:: Work request ::
Line by line, return the listing exactly, without any of the images.

:: Given material ::

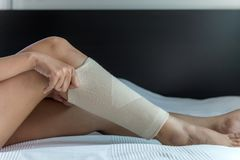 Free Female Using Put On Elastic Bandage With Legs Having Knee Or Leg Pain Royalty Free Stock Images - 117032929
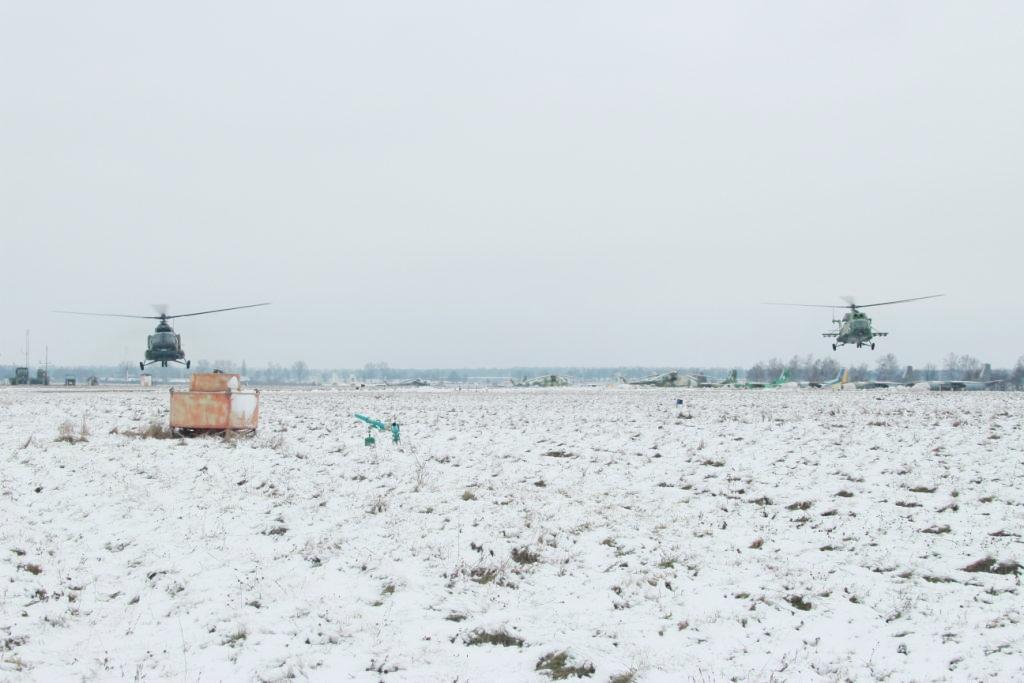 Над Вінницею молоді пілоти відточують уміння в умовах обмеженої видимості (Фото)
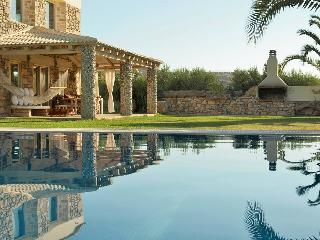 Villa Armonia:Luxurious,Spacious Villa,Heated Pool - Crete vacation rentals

:: Reply ::
 Free Female Using Put On Elastic Bandage With Legs Having Knee Or Leg Pain Royalty Free Stock Images - 117032929
 Над Вінницею молоді пілоти відточують уміння в умовах обмеженої видимості (Фото)
 Villa Armonia:Luxurious,Spacious Villa,Heated Pool - Crete vacation rentals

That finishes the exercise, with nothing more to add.